Requirement:
Exclude the pictures, then quote exactly the lines from the one holding "Mehrere Hundert Liter" through the last line of the records.

Extracted data:
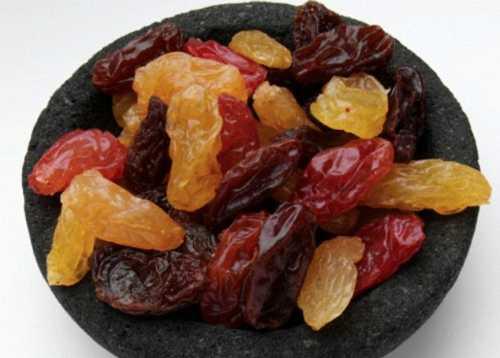 Trái cây khô có ảnh hưởng xấu đến hàm răng (Ảnh: alamy)
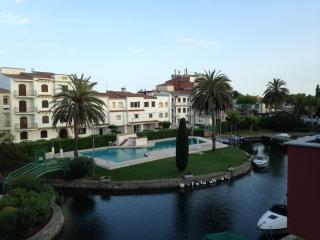 TRES BEL APPARTEMENT EMPURIABRAVA PISCINE, Empuriabrava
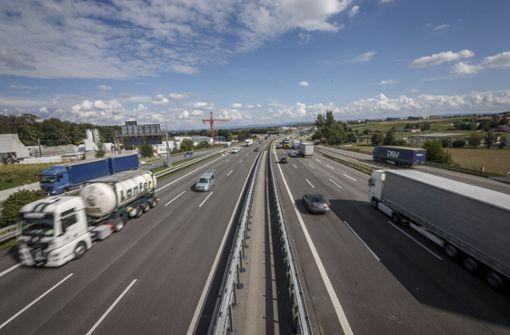 Mehrere Hundert Liter Diesel laufen auf der A8 aus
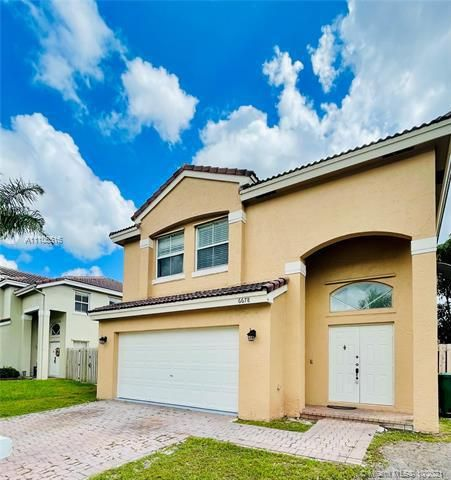 Coral Bay for Sale - 6678 Saltaire Ter, Margate 33063, photo 1 of 50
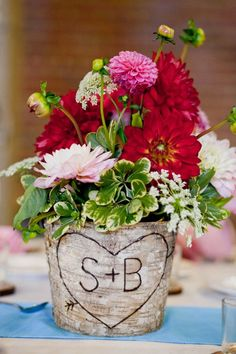 rustic centerpiece :  wedding flowers centerpiece rustic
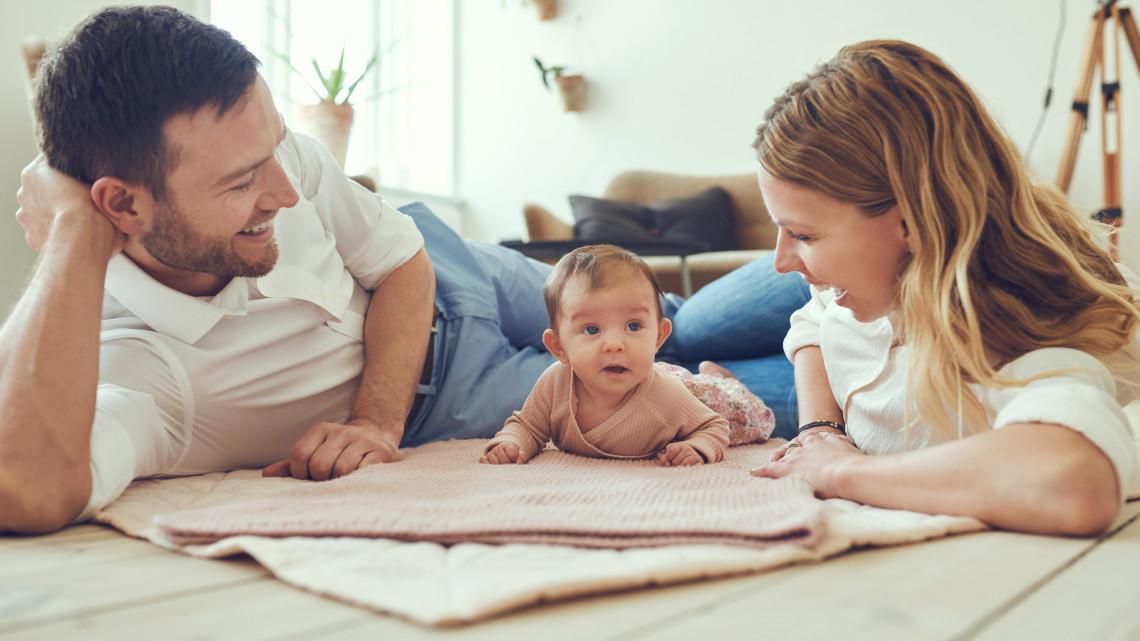 Tarol a babaváró hitel és az autóvásárlási támogatás: ennyien igényelték eddig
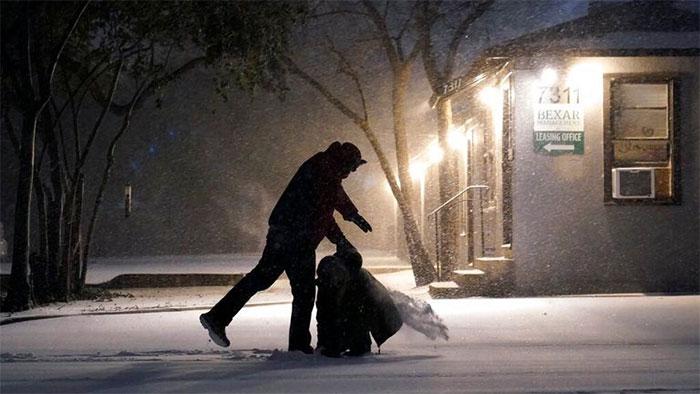Tiếp xúc với giá lạnh trong thời gian dài có thể khiến cơ thể bị hạ thân nhiệt.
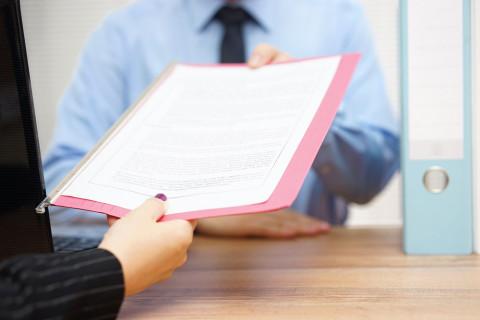 Entrega de documentos para homologar un título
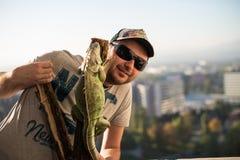 Ritratto del giovane con l'iguana Fotografia Stock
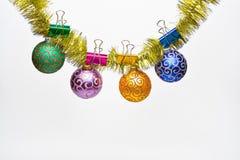 Ouropel com as bolas do Natal ou os ornamento fixados, fundo branco, espaço da cópia O Natal ornaments o conceito Bolas com imagens de stock royalty free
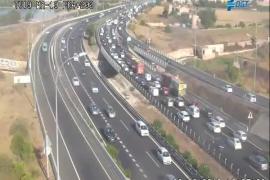 Retenciones en la autopista de Llevant por una colisión entre varios vehículos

Finished task:
 Mehrere Hundert Liter Diesel laufen auf der A8 aus
 Coral Bay for Sale - 6678 Saltaire Ter, Margate 33063, photo 1 of 50
 rustic centerpiece :  wedding flowers centerpiece rustic
 Tarol a babaváró hitel és az autóvásárlási támogatás: ennyien igényelték eddig
Tiếp xúc với giá lạnh trong thời gian dài có thể khiến cơ thể bị hạ thân nhiệt.
 Entrega de documentos para homologar un título
 Ritratto del giovane con l'iguana Fotografia Stock
 Ouropel com as bolas do Natal ou os ornamento fixados, fundo branco, espaço da cópia O Natal ornaments o conceito Bolas com imagens de stock royalty free
 Retenciones en la autopista de Llevant por una colisión entre varios vehículos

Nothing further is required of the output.